▶ [Rows from a spatial reasoning dataset]

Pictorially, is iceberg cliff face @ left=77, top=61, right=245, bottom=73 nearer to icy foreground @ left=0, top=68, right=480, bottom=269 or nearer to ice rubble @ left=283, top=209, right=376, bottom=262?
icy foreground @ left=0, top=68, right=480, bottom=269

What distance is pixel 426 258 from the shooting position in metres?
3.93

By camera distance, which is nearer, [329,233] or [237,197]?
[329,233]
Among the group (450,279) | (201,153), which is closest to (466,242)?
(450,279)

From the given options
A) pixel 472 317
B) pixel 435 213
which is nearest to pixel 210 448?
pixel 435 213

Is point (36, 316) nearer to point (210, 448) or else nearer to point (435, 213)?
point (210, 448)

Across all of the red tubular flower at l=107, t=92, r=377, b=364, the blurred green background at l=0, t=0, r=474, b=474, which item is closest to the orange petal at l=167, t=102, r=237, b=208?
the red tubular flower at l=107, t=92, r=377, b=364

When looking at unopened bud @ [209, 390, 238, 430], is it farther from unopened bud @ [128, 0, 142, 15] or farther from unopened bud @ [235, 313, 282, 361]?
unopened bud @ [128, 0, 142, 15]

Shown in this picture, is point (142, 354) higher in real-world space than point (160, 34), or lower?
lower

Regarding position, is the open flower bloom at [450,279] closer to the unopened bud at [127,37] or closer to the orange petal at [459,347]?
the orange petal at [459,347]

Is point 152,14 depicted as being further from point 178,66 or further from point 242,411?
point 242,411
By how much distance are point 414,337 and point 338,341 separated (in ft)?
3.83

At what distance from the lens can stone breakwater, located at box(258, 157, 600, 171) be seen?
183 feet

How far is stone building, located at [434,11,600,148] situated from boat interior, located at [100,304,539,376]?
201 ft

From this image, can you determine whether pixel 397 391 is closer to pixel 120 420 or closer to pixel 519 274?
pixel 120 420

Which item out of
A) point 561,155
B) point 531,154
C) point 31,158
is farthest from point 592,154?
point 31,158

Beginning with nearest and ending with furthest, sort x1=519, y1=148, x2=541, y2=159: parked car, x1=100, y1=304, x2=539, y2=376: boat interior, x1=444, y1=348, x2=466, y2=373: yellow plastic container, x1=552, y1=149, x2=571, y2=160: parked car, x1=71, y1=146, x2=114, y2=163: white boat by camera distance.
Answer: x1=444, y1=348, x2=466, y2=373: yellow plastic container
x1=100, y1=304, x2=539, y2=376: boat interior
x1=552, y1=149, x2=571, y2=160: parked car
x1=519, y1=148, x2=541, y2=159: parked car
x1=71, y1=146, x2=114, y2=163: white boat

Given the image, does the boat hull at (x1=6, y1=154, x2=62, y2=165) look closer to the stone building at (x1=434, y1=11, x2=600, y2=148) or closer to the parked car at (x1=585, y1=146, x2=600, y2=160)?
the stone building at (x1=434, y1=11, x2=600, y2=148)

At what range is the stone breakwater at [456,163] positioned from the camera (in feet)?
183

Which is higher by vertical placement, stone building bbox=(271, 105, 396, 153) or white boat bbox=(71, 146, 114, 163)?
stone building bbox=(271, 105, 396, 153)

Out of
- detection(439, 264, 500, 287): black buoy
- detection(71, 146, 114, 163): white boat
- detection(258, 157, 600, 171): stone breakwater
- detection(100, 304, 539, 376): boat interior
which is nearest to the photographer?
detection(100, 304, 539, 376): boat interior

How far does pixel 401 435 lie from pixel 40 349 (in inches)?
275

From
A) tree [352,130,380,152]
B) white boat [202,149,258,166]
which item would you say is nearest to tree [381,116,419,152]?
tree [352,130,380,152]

▶ [YOUR TASK] Please arrange the part of the entries that opens with the line containing "Beginning with nearest" and runs through the end of the entries as a Markdown table with columns Row and Line. Give each line its own numbered row and leave out blank lines.

▶ [FINAL RESULT]
| Row | Line |
|---|---|
| 1 | Beginning with nearest and ending with furthest, sort x1=519, y1=148, x2=541, y2=159: parked car, x1=100, y1=304, x2=539, y2=376: boat interior, x1=444, y1=348, x2=466, y2=373: yellow plastic container, x1=552, y1=149, x2=571, y2=160: parked car, x1=71, y1=146, x2=114, y2=163: white boat by camera distance. |
| 2 | Answer: x1=444, y1=348, x2=466, y2=373: yellow plastic container |
| 3 | x1=100, y1=304, x2=539, y2=376: boat interior |
| 4 | x1=552, y1=149, x2=571, y2=160: parked car |
| 5 | x1=519, y1=148, x2=541, y2=159: parked car |
| 6 | x1=71, y1=146, x2=114, y2=163: white boat |
| 7 | Given the image, does the boat hull at (x1=6, y1=154, x2=62, y2=165) look closer to the stone building at (x1=434, y1=11, x2=600, y2=148) or closer to the parked car at (x1=585, y1=146, x2=600, y2=160)? |
| 8 | the stone building at (x1=434, y1=11, x2=600, y2=148) |
| 9 | At what range is the stone breakwater at [456,163] positioned from the camera (in feet)? |
| 10 | 183 |
| 11 | Which is higher by vertical placement, stone building bbox=(271, 105, 396, 153) or white boat bbox=(71, 146, 114, 163)? |
| 12 | stone building bbox=(271, 105, 396, 153) |
| 13 | Out of |
| 14 | - detection(439, 264, 500, 287): black buoy |
| 15 | - detection(71, 146, 114, 163): white boat |
| 16 | - detection(258, 157, 600, 171): stone breakwater |
| 17 | - detection(100, 304, 539, 376): boat interior |
| 18 | which is nearest to the photographer? |
| 19 | detection(100, 304, 539, 376): boat interior |
| 20 | How far does pixel 401 435 lie from pixel 40 349 (in inches)? |
| 21 | 275 |
| 22 | From |
| 23 | A) tree [352,130,380,152] |
| 24 | B) white boat [202,149,258,166] |
| 25 | which item would you say is nearest to tree [381,116,419,152]? |
| 26 | tree [352,130,380,152] |